> **Aangeleverd fragment**
Vlissingen-Antwerpen
Met het aanleggen van bijvoorbeeld acht kilometer spoor langs de A4 of het Schelde-Rijnkanaal zou er een directe verbinding kunnen komen tussen Vlissingen en Antwerpen. Treinen met gevaarlijke stoffen hoeven dan niet meer zinloos door dichtbevolkte gebieden in West-Brabant te rijden om in Kijfhoek te rangeren en dezelfde route weer terug te rijden naar Antwerpen.
North Sea Port
,,Met de aanleg van de VeZa-boog zouden treinen richting Antwerpen al ruim voor Bergen op Zoom in zuidelijke richting kunnen afslaan. Verder zou bijvoorbeeld de aanleg van de spoorlijn Axelse Vlakte-Zelzate voor een veel betere ontsluiting van het havengebied van North Sea Port zorgen.”
Modal shift
Don van Riel zet zich al decennia sectorbreed in ten faveure van het spoor. ,,Mijn doel is de modal shift door te voeren van de weg naar het spoor. Doelstelling in 2030 is dertig procent van de goederentransporten per spoor. Daarbij heeft de veiligheid op het spoor de absolute prioriteit”, aldus de bestuurder die namens de NVPG onlangs minister Van Nieuwenhuizen (Infrastructuur en Waterstaat) heeft aangeschreven ter bevordering van de veiligheid op het spoor.
Nieuwe wetgeving
Bij de VNCI ging hij nader in op de laatste ontwikkelingen van de markt ten aanzien van de ketelwagens. De NVPG heeft (samen met de UIP) onlangs een workshop georganiseerd over de nieuwe wetgeving per 6-6-2019 inzake toelatingen van haar leden met spoorwagons.
FERRMED
Ook bij de spoorlobbygroep FERRMED in Brussel gaf Van Riel onlangs een presentatie, over de hinterlandverbindingen vanuit de Benelux. Met name om Rotterdam vanwege capaciteit en volume bij de Europese commissie voor de 3 Ten-T corridors in beeld te houden. Hij maakte zich sterk voor het koppelen van de landverbindingen via Rusland naar West-China met de shortsea verbindingen vanuit de havens van Antwerpen, Gent, Zeebrugge, Terneuzen, Vlissingen, Moerdijk, Rotterdam en Amsterdam.
Corridors
Van de spoorinfra profiteren naast Rotterdam ook andere Benelux havens, zoals North Sea Port. ,,De EU heeft onvoldoende financiële middelen om aan alle corridors te geven (80.000 km) en het is daarom belangrijk volgens FERRMED dat we ons concentreren op 10.000 km. Van de Benelux naar de Baltische Staten (via Duitsland en Polen), naar Italië (via Duitsland en Zwitserland) en de laatste naar Basel/Lyon (via België en Frankrijk).

> **Taakvereisten**
Vertaal uit het fragment over goederenvervoer per spoor de zin "Doelstelling in 2030 is dertig procent van de goederentransporten per spoor." in het Engels. De records staan los van het fragment over goederenvervoer per spoor.

> **Gegevensrecords**
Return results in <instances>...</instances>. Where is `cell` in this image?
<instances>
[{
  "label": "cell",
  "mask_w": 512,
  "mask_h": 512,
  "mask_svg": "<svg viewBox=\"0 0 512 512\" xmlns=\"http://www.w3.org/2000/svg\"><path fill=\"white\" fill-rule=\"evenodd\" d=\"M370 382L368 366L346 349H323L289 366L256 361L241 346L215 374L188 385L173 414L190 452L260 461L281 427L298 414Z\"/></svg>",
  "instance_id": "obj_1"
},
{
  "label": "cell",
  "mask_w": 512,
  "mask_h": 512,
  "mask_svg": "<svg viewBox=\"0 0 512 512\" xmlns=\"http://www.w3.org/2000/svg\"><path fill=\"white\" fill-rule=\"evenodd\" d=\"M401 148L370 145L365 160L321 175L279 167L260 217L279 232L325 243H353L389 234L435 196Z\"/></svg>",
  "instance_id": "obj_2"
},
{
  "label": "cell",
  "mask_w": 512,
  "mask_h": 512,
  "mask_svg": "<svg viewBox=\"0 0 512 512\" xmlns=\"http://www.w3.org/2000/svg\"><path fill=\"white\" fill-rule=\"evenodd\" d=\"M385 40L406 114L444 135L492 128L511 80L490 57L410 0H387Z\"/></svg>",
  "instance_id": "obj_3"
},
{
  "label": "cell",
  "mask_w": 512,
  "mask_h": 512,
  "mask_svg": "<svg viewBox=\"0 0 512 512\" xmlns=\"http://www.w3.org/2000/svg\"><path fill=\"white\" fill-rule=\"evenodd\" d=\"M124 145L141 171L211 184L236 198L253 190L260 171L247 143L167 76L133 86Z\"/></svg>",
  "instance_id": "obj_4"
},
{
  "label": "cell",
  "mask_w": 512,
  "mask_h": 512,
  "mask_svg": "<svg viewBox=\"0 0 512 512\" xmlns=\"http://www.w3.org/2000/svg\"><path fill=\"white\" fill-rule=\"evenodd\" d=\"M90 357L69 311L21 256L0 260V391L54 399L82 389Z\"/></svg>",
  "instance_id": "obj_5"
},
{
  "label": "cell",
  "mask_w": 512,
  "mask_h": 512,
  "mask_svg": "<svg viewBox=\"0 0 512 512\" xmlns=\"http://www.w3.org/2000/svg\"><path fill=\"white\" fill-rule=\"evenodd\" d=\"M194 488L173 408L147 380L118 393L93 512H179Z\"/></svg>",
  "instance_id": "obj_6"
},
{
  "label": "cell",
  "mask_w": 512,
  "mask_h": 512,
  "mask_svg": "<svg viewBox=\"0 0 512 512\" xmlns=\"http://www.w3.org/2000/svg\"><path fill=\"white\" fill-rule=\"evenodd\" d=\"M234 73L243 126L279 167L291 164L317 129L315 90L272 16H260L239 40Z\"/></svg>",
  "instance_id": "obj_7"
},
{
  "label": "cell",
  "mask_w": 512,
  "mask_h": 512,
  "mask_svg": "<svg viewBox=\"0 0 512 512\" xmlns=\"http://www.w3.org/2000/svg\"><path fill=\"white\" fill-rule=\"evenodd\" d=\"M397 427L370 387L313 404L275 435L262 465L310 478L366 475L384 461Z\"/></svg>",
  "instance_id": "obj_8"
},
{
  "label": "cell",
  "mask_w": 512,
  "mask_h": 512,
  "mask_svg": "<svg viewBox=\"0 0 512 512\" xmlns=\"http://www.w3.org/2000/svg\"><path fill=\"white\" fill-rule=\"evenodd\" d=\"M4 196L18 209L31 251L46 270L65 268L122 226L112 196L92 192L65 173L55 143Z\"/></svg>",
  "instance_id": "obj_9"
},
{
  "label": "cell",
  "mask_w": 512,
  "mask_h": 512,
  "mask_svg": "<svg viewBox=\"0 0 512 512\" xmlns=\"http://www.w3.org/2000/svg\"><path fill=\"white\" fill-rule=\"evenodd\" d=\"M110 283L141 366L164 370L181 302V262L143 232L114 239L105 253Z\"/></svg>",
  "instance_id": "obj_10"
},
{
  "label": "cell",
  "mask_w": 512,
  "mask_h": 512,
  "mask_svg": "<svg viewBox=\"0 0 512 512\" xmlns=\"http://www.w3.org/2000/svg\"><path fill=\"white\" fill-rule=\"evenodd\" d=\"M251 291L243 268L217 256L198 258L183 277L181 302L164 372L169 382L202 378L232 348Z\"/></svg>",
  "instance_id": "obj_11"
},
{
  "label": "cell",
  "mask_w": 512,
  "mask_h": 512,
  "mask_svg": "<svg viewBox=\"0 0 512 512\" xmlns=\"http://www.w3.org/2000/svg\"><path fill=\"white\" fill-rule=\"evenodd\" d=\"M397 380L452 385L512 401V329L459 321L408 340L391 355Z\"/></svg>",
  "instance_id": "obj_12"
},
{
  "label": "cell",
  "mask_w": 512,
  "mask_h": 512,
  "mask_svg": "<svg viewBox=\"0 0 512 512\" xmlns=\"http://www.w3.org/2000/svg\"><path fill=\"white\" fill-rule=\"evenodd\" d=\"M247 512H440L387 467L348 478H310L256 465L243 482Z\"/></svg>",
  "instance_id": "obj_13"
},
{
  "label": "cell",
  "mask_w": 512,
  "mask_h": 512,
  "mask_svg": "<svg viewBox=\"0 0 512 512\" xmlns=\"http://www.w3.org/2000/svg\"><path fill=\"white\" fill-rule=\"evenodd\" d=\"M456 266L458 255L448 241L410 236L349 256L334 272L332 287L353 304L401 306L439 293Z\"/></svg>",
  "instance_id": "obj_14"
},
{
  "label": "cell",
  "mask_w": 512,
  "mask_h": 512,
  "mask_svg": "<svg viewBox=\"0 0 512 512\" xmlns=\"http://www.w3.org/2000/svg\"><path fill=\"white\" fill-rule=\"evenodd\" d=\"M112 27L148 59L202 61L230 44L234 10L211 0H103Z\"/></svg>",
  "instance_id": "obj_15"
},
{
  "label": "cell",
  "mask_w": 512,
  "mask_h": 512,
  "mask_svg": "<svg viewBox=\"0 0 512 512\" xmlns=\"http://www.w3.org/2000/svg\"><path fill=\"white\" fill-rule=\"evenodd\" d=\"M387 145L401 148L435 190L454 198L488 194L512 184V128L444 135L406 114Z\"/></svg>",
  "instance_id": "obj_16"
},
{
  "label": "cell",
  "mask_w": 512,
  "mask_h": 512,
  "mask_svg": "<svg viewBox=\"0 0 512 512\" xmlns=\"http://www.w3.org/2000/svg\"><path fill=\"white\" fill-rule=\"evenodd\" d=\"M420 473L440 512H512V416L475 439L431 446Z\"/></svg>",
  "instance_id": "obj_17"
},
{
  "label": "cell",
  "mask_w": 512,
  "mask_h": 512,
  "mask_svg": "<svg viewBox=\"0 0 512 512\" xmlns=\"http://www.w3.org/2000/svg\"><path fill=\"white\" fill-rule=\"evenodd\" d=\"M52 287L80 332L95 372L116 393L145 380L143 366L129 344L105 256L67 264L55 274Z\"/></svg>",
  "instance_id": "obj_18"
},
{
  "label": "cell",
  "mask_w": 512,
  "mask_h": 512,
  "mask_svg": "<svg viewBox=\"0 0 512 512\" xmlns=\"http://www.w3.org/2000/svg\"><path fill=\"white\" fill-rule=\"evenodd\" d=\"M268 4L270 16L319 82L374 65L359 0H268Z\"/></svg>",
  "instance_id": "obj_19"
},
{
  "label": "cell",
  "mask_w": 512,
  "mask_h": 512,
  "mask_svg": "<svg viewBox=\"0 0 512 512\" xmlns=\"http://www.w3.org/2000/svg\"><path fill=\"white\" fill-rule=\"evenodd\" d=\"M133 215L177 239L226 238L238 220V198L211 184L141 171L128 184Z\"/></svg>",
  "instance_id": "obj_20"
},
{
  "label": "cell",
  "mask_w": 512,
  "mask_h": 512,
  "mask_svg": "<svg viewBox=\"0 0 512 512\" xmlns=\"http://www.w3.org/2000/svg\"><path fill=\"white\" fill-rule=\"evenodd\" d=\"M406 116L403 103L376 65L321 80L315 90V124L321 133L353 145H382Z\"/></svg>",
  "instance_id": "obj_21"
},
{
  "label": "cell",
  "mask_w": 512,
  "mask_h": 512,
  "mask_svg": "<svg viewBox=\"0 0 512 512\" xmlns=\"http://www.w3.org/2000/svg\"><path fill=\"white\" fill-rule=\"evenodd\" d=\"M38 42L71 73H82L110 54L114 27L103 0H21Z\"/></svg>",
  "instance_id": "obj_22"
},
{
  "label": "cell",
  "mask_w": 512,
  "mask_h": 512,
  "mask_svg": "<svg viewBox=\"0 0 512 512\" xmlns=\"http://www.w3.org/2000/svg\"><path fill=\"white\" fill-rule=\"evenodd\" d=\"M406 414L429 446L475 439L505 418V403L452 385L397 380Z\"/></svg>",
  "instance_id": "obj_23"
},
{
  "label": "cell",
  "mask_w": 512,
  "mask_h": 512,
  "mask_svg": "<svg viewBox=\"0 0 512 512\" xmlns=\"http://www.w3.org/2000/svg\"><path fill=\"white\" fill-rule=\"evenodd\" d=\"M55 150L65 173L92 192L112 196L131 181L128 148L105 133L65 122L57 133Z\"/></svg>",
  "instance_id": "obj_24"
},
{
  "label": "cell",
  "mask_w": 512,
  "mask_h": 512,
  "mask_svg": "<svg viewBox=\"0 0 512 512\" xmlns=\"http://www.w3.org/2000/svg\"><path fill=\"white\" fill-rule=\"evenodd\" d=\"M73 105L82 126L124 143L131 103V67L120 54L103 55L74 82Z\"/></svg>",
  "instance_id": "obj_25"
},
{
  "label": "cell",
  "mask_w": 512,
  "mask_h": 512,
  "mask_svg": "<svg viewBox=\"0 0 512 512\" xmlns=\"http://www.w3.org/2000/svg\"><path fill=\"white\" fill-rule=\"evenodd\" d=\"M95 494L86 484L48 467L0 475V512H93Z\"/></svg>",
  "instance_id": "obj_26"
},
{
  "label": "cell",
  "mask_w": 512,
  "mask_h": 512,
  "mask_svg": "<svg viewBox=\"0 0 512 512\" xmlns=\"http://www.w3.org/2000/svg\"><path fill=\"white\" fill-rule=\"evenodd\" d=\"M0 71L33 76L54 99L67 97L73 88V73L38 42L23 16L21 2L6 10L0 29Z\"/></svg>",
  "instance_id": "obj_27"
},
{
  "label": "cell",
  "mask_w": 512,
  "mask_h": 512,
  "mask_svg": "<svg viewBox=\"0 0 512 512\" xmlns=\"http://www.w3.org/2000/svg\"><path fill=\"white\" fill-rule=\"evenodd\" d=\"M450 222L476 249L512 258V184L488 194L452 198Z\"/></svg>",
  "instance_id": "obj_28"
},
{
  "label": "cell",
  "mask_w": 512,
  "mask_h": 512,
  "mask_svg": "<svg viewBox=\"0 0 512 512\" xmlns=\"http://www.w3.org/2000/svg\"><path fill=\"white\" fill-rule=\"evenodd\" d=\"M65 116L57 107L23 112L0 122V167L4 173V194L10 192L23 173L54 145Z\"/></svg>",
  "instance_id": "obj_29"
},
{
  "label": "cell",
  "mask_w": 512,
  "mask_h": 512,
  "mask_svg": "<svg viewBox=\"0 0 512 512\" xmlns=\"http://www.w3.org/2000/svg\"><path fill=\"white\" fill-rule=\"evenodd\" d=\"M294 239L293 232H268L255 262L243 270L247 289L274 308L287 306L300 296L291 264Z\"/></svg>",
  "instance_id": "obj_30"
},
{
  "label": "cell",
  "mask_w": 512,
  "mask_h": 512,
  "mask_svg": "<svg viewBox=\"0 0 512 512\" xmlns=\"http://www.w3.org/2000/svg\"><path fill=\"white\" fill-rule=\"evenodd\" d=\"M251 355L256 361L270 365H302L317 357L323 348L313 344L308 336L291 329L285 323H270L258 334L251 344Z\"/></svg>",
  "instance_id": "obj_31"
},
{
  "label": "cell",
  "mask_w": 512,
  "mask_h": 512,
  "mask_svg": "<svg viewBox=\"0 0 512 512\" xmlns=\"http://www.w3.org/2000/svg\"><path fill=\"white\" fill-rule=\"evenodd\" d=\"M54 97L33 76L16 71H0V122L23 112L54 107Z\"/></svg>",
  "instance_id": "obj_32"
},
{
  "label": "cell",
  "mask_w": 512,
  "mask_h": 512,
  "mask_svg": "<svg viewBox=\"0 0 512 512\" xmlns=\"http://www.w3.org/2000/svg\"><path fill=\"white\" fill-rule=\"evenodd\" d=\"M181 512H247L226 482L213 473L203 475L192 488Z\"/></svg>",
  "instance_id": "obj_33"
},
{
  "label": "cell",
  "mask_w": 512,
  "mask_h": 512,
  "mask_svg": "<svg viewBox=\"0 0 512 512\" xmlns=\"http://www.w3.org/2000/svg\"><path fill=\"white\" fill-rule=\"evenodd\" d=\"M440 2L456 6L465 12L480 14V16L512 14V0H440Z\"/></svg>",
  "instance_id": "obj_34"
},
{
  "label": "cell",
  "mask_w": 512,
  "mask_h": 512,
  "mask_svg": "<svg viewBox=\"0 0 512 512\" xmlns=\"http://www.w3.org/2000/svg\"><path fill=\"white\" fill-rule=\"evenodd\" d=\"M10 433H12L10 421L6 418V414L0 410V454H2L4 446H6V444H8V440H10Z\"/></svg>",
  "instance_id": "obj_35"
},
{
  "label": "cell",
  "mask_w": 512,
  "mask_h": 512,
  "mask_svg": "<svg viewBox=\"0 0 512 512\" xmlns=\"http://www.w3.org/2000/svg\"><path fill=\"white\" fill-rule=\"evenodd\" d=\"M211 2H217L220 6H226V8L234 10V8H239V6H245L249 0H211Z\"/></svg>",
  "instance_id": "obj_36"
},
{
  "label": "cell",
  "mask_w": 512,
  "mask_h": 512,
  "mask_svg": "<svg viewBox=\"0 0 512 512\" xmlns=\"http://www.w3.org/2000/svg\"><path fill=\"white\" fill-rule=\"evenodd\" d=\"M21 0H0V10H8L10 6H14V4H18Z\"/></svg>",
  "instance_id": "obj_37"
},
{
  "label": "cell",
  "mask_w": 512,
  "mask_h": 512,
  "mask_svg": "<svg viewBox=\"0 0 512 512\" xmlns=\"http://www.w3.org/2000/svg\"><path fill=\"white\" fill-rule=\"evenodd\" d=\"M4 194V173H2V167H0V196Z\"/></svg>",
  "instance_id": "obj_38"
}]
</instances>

> **Antwoord op taak**
The target for 2030 is thirty percent of freight transport by rail.